Le preoccupazioni principali degli uomini del Pentagono sono le conseguenze che le variazioni climatiche potrebbero avere sulle infrastrutture militari degli Stati Uniti, poiché molte installazioni si trovano in zone vulnerabili da un punto di vista climatico, come in Florida (dove la base aerea di Homestead fu già quasi distrutta dall'uragano Andrew nel 1992) o nell'Oceano Indiano (dove c'è l'atollo di Diego Garcia, che serve da base per tutto il Medio Oriente sia per le truppe statunitensi che per quelle britanniche). Per non parlare dell'oceano Artico, naturale barriera di ghiaccio con la Russia, che ormai quasi non esiste più. Oltre ai problemi che potrebbero riguardare direttamente le truppe americane, poi, al Pentagono c'è anche preoccupazione per come delle crisi di origine ambientale potrebbero far crollare governi, alimentare movimenti terroristici e destabilizzare intere regioni, in particolare nell'Africa subsahariana, nel Medio Oriente e nel Sud-Est Asiatico.
Simulazioni recenti dell'intelligence hanno concluso che nel giro di 20-30 anni, queste regioni dovranno combattere contro carenza di cibo, acqua e alluvioni catastrofiche derivanti dai cambiamenti climatici e dall'innalzamento delle temperature. E la risposta non potrà essere solo di carattere umanitario, ma necessariamente anche militare, con le truppe addestrate a intervenire anche di fronte a uragani, siccità, migrazioni di massa e pandemie.
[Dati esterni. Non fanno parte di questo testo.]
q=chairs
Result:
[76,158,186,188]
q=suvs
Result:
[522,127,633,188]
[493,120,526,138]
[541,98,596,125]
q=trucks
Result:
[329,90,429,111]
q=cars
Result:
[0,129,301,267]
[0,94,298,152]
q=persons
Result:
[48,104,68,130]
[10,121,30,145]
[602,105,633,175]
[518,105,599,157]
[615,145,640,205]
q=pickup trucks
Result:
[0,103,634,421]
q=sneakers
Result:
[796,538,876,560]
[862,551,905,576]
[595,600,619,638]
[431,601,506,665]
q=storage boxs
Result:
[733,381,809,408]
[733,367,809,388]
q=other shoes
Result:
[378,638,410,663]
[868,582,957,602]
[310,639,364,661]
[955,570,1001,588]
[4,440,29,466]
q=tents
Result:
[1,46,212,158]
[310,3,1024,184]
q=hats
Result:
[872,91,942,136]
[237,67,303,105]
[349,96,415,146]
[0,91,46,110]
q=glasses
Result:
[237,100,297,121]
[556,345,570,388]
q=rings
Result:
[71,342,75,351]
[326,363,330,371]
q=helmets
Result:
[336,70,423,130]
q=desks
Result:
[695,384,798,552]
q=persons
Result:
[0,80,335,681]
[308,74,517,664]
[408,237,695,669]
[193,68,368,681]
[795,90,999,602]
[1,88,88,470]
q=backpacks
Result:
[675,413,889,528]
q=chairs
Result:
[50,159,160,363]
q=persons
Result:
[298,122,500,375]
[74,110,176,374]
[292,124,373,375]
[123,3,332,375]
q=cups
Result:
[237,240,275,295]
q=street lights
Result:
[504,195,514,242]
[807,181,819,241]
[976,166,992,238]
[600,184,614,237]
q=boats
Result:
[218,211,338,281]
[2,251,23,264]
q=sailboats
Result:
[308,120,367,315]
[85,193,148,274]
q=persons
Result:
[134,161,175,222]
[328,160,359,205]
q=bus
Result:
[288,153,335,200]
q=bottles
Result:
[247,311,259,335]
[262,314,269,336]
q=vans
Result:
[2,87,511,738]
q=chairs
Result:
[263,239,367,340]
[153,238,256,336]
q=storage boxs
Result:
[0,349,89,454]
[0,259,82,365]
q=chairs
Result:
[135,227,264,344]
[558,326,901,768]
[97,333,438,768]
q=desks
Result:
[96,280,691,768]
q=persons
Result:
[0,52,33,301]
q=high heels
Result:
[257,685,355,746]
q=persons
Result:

E se a febbraio il Pentagono inserirà una sezione «clima» nel suo piano quadriennale per le strategie di difesa, le esercitazioni sono già una realtà. La prima simulazione virtuale ha preso in ipotesi un uragano seguito da inondazioni nel Bangladesh: centinaia di migliaia di sfollati si riverserebbero sulla vicina India, innescando conflitti religiosi, diffondendo malattie contagiose, mettendo a dura prova le già deboli infrastrutture. «Diventerebbe tutto molto grave e molto in fretta», ha spiegato Amanda Dory, vicesegretario della Difesa per le strategie, che lavora in un gruppo incaricato dal Pentagono di inserire i cambiamenti climatici nella pianificazione sulla sicurezza nazionale.

Un gruppo che ha il suo padrino politico nel senatore John Kerry, che da anni spinge per prepararsi a gestire situazioni come quella del Sud del Sudan, «dovuta all'espandersi del deserto verso il nord».